**WHAT THE TASK REQUIRES**. Copy out the rows word for word, starting with the line that contains "Looking at the image, which of" and going on through the last line of the rows.

**GIVEN RECORDS**.
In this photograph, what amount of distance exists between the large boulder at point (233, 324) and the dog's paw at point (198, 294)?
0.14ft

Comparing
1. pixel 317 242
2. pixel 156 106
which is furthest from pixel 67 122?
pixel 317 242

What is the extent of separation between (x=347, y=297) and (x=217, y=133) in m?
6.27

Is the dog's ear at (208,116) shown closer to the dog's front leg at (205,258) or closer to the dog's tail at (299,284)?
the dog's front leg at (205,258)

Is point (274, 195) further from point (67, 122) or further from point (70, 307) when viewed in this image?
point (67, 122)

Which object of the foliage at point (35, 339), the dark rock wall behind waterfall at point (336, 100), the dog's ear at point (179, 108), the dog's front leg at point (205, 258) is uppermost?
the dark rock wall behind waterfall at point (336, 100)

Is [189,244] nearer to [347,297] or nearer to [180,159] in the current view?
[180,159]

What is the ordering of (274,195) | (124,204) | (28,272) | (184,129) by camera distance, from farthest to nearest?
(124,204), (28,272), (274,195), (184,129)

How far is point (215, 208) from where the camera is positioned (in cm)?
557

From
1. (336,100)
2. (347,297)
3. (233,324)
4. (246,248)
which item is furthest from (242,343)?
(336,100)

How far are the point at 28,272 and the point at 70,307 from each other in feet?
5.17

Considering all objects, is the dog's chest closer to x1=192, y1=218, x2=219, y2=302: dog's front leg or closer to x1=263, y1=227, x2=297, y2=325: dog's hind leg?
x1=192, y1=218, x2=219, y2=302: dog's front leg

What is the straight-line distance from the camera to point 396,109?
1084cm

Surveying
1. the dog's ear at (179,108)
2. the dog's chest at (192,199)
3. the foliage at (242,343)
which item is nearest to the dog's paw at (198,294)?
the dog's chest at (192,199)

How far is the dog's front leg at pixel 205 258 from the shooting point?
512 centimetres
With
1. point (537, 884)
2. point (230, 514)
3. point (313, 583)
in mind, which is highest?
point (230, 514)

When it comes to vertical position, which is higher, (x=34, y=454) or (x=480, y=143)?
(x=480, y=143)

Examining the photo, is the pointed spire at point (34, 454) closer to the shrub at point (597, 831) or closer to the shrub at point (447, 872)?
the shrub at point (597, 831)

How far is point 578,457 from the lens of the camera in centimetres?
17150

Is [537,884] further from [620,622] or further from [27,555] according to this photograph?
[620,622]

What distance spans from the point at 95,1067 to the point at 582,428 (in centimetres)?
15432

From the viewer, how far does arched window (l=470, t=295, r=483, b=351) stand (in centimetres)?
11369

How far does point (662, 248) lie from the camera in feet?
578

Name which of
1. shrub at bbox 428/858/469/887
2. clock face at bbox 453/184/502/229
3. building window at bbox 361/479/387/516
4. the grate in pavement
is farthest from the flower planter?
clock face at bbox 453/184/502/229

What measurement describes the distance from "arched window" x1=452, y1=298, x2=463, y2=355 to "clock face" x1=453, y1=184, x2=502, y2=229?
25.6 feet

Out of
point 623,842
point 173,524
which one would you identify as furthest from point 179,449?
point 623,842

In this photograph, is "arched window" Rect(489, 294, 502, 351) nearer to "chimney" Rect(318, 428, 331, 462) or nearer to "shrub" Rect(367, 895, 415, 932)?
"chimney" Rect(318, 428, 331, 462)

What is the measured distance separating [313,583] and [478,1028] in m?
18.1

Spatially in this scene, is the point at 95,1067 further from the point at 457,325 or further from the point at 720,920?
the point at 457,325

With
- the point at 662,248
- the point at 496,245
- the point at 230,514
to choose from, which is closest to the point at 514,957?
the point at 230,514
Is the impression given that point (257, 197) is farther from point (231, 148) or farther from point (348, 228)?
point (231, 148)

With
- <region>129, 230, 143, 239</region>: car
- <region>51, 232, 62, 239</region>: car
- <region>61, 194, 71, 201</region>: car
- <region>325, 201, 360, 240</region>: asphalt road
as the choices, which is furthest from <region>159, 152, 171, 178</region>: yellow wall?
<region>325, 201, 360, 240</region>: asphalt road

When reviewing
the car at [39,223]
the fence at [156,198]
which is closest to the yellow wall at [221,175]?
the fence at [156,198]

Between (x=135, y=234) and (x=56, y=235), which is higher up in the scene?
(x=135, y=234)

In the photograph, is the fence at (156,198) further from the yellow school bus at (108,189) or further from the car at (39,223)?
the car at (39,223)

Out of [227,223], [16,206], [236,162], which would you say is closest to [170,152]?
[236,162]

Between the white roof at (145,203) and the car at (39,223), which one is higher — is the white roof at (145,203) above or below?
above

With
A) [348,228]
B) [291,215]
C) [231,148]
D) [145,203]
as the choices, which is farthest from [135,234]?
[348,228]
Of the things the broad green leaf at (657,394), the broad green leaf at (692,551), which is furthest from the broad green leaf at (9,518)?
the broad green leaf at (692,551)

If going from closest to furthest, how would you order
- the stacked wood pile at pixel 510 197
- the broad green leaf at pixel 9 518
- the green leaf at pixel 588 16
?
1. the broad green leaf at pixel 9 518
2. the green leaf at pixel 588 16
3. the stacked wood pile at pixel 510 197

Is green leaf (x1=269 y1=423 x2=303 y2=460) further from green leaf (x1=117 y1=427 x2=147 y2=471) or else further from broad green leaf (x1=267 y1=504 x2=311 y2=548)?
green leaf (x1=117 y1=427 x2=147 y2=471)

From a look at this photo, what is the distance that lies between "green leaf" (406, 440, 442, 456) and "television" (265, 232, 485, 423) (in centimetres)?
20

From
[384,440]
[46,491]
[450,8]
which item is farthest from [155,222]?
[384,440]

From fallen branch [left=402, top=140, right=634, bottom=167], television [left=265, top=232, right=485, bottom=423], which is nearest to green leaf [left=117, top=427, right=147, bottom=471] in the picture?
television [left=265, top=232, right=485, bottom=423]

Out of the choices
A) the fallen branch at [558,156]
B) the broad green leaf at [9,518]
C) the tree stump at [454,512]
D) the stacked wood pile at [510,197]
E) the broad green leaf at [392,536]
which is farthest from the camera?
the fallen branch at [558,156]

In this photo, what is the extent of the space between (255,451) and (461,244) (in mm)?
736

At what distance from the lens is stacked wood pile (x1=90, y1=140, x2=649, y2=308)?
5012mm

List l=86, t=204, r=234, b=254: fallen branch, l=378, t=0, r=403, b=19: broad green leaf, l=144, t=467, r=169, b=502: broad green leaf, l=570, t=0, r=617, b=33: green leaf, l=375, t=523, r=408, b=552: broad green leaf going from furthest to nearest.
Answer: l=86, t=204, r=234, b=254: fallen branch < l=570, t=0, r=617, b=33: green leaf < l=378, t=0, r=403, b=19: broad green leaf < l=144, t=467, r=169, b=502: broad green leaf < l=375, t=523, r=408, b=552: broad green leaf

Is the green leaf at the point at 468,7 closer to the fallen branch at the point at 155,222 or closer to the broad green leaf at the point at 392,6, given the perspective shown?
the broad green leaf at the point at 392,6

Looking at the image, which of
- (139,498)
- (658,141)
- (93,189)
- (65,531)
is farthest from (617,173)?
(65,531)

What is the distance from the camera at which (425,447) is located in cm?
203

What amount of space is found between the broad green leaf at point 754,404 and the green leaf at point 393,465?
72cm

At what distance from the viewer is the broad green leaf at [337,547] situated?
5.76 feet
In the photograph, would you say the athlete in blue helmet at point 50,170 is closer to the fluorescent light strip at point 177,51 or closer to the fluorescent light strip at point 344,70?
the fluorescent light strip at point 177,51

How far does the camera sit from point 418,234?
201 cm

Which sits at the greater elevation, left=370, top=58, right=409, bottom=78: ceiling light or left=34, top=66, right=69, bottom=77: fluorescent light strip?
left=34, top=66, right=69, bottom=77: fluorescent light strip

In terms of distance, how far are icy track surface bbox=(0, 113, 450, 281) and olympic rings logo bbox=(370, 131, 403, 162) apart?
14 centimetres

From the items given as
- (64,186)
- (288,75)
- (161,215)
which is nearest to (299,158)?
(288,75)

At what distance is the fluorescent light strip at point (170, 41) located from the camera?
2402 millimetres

**RESPONSE FOR THIS EXERCISE**.
Looking at the image, which of
- (139,498)
- (658,141)
- (93,189)
- (65,531)
is farthest from (617,173)?
(65,531)

What is the distance from the camera at which (425,447) is located in cm?
203

What amount of space is found between the broad green leaf at point 754,404 and the green leaf at point 393,465?
72cm

At what distance from the viewer is the broad green leaf at [337,547] situated?
5.76 feet
In the photograph, would you say the athlete in blue helmet at point 50,170 is closer to the fluorescent light strip at point 177,51 or closer to the fluorescent light strip at point 344,70?
the fluorescent light strip at point 177,51

How far does the camera sit from point 418,234?
201 cm

Which sits at the greater elevation, left=370, top=58, right=409, bottom=78: ceiling light or left=34, top=66, right=69, bottom=77: fluorescent light strip?
left=34, top=66, right=69, bottom=77: fluorescent light strip

In terms of distance, how far are icy track surface bbox=(0, 113, 450, 281) and olympic rings logo bbox=(370, 131, 403, 162) apart?
14 centimetres

From the items given as
- (64,186)
- (288,75)
- (161,215)
which is nearest to (299,158)?
(288,75)

At what distance is the fluorescent light strip at point (170, 41) located from the camera?
2402 millimetres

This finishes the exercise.